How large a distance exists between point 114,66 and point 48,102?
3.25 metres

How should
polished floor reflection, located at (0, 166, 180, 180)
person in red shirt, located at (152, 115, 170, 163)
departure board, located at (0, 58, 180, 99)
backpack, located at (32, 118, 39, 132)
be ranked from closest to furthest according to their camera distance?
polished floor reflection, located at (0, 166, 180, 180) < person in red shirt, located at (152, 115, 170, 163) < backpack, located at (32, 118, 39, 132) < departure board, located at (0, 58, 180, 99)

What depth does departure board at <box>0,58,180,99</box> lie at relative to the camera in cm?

═══

Directive — Copy out every entry above word for word, with no changes.

Result of the exercise —
How large a distance exists between point 114,66 and point 48,102?
3.25 metres

How should
polished floor reflection, located at (0, 166, 180, 180)
person in red shirt, located at (152, 115, 170, 163)
departure board, located at (0, 58, 180, 99)
backpack, located at (32, 118, 39, 132)
be ranked from closest to furthest according to their camera distance?
polished floor reflection, located at (0, 166, 180, 180) < person in red shirt, located at (152, 115, 170, 163) < backpack, located at (32, 118, 39, 132) < departure board, located at (0, 58, 180, 99)

What depth does departure board at <box>0,58,180,99</box> lie at relative to the camera in cm?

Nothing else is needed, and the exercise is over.